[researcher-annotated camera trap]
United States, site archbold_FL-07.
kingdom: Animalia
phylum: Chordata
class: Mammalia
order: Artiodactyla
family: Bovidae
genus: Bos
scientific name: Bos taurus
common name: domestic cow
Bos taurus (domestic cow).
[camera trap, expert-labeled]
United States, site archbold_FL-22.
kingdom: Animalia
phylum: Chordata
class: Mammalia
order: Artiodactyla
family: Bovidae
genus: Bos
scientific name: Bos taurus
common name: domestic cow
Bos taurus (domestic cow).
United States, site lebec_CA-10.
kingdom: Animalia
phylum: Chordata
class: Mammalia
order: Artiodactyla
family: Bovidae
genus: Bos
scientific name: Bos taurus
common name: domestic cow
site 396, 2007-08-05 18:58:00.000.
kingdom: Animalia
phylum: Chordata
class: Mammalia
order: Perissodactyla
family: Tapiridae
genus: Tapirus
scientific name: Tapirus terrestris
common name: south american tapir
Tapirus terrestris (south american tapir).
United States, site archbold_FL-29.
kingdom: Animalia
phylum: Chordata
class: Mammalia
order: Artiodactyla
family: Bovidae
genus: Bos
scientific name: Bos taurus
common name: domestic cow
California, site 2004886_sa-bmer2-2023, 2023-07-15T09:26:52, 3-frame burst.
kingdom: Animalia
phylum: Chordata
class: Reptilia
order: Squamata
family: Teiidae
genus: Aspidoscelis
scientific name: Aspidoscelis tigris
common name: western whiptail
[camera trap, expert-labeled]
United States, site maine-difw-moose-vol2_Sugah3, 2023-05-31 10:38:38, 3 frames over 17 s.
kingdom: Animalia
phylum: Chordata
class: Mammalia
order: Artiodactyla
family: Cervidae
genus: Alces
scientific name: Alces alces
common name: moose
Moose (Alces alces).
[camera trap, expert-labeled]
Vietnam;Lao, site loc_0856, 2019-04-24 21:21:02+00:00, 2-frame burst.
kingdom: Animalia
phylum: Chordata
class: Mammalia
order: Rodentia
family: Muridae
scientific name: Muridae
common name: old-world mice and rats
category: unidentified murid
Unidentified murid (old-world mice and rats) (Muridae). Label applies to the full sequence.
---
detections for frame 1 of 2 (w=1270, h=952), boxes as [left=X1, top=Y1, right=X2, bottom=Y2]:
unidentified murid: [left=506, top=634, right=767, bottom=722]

● WORK INSTRUCTION:
Nothing but a number should be given: the count of lines above in which the word "States" occurs.

● YOUR RESPONSE:
5